> [TEKS SUMBER]
- - - - - - -

Arti dan Fungsi Tirtha

Air merupakan sarana persembahyangan yang penting. Ada dua jenis air yang dipakai dalam persembahyangan yaitu : Air untuk membersihkan mulut dan tangan, kedua air suci yang disebut Tirtha. Tirtha inipun ada dua macamnya yaitu: tirtha yang di dapat dengan memohon kepada Ida Sang Hyang Widhi Wasa dan Bhatara-bhatari dan Tirtha dibuat oleh pendeta dengan puja.
Tirtha berfungsi untuk membersihkan diri dari kekotoran maupun kecemaran pikiran. Adapun pemakaiannya adalah dipercikkan di kepala, diminum dan diusapkan pada muka, simbolis pembersihan bayu, sabda, dan idep. Selain sarana itu, biasanya dilengkapi juga dengan bija, dan bhasma yang disebut gandhaksta.

Tirtha bukanlah air biasa, tirtha adalah benda materi yang sakral dan mampu menumbuhkan persanaan, pikiran yang suci. Untuk asal usul kata Tirtha sesungguhnya berasal dari bahasa Sansekertha.

Macam - macam Tirtha untuk melakukan persembahyangan ada dua jenis yaitu tirtha pembersihan dan tirtha wangsuhpada. Arti dan makna tirtha ditinjau dari segi penggunaannya dapat dibedakan sebagai berikut :

a. Tirtha berfungsi sebagai lambang penyucian dan pembersihan
b. Tirtha berfungsi sebagai pengurip / penciptaan.
c. Tirtha berfungsi sebagai pemeliharaan

Dalam Rg Weda I, bagian kedua sukta 5, mantra 2 dan 5 dijelaskan Dewa Indra sebagai pemberi air soma yang merupakan air suci. Mantra adalah Weda, sehingga kitab Catur Weda disebut kitab Mantra, karena tersusun dalam bentuk syair-syair pujaan. Mantra itu banyak macam dan ragamnya, ada mantra yang hanya terdiri dari dua, tida atau lima suku kata seperti: Om Ang Ah, Ang Ung Mang, Sang Bang Tang Ang Ing dan sebagainya. Mantra juga disebut ”Bija Mantra”. Suku kata yang demikian itu dianggap mengandung sakti, disebut ”Wijaksara”.

Mantra yang digunakan sebagai pengantar upacara disebut : Brahma. Nama ini kemudian digunakan untuk menyebutkan, Ia yang maha kuasa. Mantra yang ditujukan kepada Tuhan dalam salah satu manifestasinya disebut ”Stawa” misalnya ”Siwastawa, Barunastawa, Wisnustawa, Durghastawa, dan sebagainya.

- - - - - - -

> [DAFTAR PERMINTAAN]
(1) Ringkaslah teks tentang tirtha dalam dua kalimat.
(2) Teruskan teks tentang tirtha dengan menulis bagian berikutnya, dimulai setelah kalimat terakhirnya.

> [DATA YANG DISEDIAKAN]

- - - - - - -

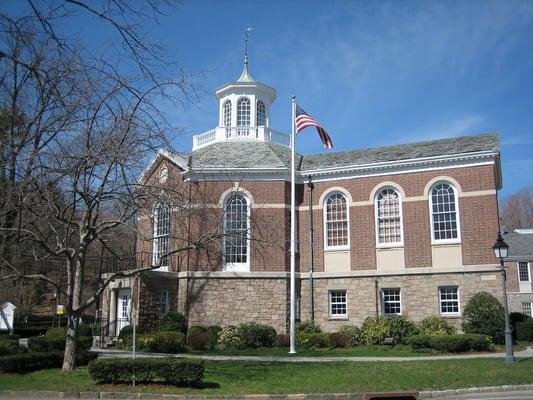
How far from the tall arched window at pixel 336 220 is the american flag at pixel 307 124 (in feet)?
11.3

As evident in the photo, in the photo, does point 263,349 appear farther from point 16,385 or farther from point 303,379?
point 16,385

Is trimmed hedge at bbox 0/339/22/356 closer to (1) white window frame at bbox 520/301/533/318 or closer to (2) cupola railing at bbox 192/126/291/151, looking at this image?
(2) cupola railing at bbox 192/126/291/151

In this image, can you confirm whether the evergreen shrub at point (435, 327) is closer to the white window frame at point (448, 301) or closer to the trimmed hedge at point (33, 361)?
the white window frame at point (448, 301)

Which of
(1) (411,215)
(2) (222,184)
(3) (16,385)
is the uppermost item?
(2) (222,184)

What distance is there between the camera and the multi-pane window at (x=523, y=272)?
1913 inches

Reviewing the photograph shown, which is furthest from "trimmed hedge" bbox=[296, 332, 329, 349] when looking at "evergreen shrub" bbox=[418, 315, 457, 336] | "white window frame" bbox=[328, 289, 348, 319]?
"evergreen shrub" bbox=[418, 315, 457, 336]

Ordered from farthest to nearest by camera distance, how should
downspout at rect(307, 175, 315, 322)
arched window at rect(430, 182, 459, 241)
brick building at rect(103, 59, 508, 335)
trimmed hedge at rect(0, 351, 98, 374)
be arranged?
1. downspout at rect(307, 175, 315, 322)
2. arched window at rect(430, 182, 459, 241)
3. brick building at rect(103, 59, 508, 335)
4. trimmed hedge at rect(0, 351, 98, 374)

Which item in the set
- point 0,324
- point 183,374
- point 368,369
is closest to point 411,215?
point 368,369

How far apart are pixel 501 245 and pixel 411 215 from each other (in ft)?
27.9

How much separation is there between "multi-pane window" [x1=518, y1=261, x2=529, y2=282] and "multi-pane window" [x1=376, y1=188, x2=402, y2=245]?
85.8ft

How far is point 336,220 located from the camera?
29.5 metres

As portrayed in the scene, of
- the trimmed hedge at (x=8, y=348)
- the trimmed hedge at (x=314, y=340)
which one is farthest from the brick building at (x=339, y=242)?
the trimmed hedge at (x=8, y=348)

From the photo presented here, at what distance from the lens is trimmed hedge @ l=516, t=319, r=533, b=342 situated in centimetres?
2802

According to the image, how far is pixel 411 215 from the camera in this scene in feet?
91.5
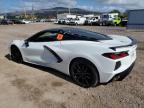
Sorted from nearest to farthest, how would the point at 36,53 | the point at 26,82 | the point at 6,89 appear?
1. the point at 6,89
2. the point at 26,82
3. the point at 36,53

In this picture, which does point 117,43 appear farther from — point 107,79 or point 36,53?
point 36,53

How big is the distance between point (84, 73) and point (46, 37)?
182 centimetres

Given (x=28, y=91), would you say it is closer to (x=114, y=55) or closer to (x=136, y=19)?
(x=114, y=55)

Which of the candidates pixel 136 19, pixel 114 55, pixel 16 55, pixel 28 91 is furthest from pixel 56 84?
pixel 136 19

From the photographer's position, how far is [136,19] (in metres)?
26.8

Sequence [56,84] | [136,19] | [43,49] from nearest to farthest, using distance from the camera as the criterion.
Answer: [56,84]
[43,49]
[136,19]

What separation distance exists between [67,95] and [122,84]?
1.50m

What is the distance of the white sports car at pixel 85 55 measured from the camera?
4.75m

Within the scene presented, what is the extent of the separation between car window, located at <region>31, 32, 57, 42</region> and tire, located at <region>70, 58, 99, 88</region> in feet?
3.66

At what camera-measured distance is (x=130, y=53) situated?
16.6 feet

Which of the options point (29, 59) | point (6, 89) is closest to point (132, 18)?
point (29, 59)

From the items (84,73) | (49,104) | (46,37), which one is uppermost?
(46,37)

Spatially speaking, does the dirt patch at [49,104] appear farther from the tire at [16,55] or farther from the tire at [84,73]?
the tire at [16,55]

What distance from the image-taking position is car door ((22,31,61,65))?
5.88 meters
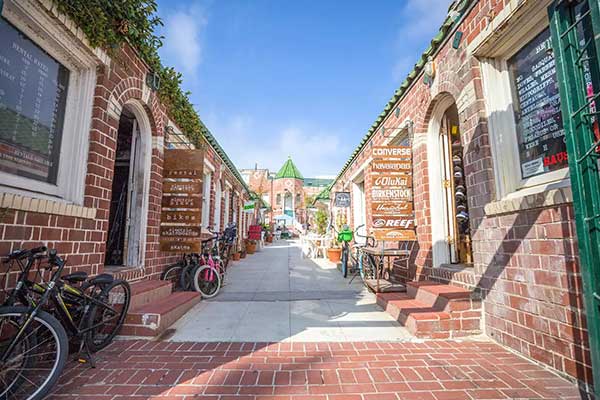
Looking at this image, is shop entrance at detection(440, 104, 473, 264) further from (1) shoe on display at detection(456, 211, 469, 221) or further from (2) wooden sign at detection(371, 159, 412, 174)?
(2) wooden sign at detection(371, 159, 412, 174)

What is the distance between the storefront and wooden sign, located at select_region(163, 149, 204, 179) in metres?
0.16

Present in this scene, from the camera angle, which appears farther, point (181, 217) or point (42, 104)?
point (181, 217)

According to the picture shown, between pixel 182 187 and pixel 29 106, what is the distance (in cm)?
230

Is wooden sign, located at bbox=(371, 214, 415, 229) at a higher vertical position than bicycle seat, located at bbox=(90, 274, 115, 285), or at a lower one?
higher

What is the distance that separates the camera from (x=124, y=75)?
3877mm

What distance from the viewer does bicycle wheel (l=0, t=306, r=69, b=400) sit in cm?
184

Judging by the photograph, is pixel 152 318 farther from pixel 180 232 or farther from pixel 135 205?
pixel 135 205

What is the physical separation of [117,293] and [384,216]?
12.2ft

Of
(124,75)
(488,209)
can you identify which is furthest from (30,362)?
(488,209)

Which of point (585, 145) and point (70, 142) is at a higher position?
point (70, 142)

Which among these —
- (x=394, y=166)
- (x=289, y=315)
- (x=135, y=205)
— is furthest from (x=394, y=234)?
(x=135, y=205)

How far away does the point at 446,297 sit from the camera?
325 centimetres

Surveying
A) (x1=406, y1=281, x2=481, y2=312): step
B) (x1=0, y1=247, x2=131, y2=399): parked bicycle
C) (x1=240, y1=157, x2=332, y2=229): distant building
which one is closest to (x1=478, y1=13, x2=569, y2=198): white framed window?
(x1=406, y1=281, x2=481, y2=312): step

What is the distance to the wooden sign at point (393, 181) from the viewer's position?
4.73m
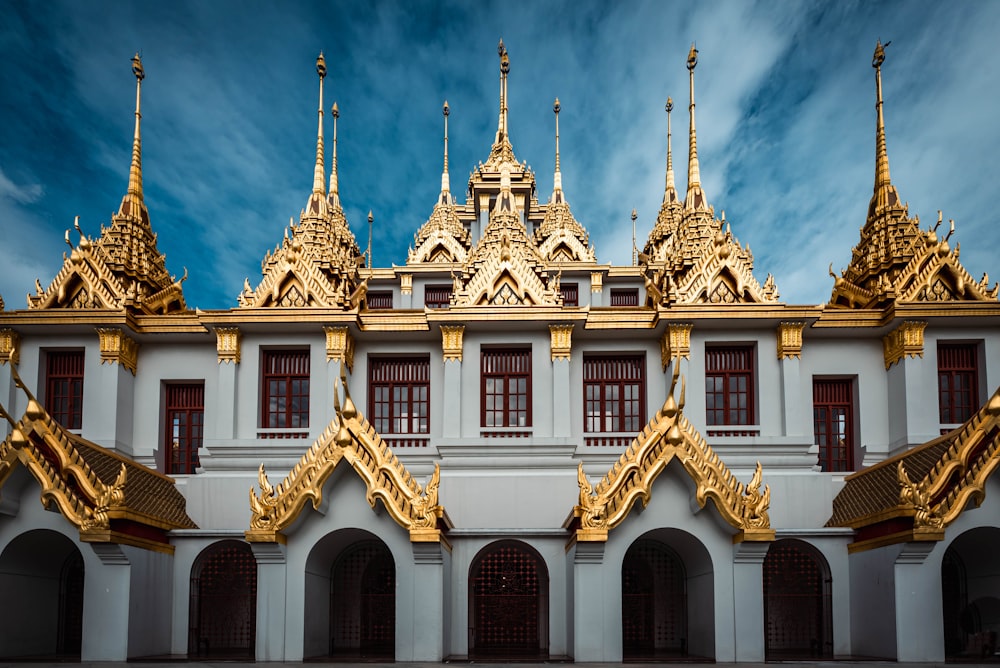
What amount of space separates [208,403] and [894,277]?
18542 millimetres

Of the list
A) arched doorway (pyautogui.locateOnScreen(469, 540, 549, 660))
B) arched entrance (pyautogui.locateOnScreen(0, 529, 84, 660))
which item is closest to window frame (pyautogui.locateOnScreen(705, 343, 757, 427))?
arched doorway (pyautogui.locateOnScreen(469, 540, 549, 660))

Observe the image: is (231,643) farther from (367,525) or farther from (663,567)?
(663,567)

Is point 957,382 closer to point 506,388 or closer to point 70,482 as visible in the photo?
point 506,388

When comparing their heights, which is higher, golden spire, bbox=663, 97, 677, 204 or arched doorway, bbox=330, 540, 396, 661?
golden spire, bbox=663, 97, 677, 204

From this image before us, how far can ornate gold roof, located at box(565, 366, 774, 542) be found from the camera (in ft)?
57.2

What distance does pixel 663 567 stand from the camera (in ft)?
70.1

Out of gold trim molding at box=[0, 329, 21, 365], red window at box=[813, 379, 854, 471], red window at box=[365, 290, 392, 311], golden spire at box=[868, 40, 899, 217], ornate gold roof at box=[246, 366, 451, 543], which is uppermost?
golden spire at box=[868, 40, 899, 217]

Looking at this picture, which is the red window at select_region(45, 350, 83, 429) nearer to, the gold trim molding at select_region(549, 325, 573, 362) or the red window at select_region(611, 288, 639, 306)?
the gold trim molding at select_region(549, 325, 573, 362)

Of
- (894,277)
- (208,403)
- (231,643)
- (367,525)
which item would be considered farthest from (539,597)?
(894,277)

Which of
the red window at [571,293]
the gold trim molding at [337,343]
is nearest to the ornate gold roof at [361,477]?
the gold trim molding at [337,343]

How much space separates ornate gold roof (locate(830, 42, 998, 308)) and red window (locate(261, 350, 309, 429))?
15.0m

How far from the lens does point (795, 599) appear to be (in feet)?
70.4

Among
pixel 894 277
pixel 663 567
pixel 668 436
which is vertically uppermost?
pixel 894 277

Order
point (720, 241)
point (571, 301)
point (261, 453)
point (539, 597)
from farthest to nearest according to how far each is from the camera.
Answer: point (571, 301)
point (720, 241)
point (261, 453)
point (539, 597)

- - - - - - -

> [JAWABAN PER TUGAS]
(1) Tirtha adalah air suci yang menjadi sarana penting persembahyangan, yang diperoleh dengan memohon kepada Ida Sang Hyang Widhi Wasa dan Bhatara-bhatari atau dibuat oleh pendeta dengan puja. Tirtha berfungsi membersihkan diri dari kekotoran dan kecemaran pikiran, dan dari segi penggunaannya tirtha melambangkan penyucian dan pembersihan, pengurip atau penciptaan, serta pemeliharaan.

(2)
Mantra pada umumnya memakai lagu dan irama, sehingga mantra juga disebut ”Stotra”. Dalam sekian banyak mantra, contoh dua buah mantra yaitu mantra ”Puja Trisandhya” dan mantra ”Apsudewastawa” dapat diambil kesimpulan bahwa mantra adalah sebagai sarana persembahyangan yang berwujud bukan benda (non material) yang harus diucapkan dengan penuh keyakinan. Tanpa keyakinan semua sarana persembahyangan itu akan sia-sia, untuk dapat menghubungkan diri dengan yang dipuja.

















Menurut Svami Siwananda

PRANAWA

OM, (Aum) adalah segala-galanya.
OM adalah nama suci Tuhan, Isvara atau Brahman.
OM adalah nama sejati-MU.
OM meliputi ketiga lapisan dunia.
OM melambangkan segala dunia fenomenal.
Dari OM alam semesta indra-indra ini diproyeksikan.
Dunia ini ada dan lenyap dalam OM.
A mewakili alam fisik
U mewakili alam mental dan astral, alamnya para siddha (jiwa cerdas), semua sorga.
M mewakili seluruh alam dalam keadaan lelap bahkan dalam keadaan bangunpun, semua yang tak dapat dikenali yang berada diluar pencapaian kecerdasan.
OM mewakili segala-galnya.
OM adalah dasar kehidupan, pemikiran dan kecerdasan.
OM adalah segala-galanya.
Semua kata yang menyatakan obyek terpusatkan pada OM.

Oleh karena seluruh dunia ini berasal dari OM, bersandarkan dalam OM dan hancur dalam OM.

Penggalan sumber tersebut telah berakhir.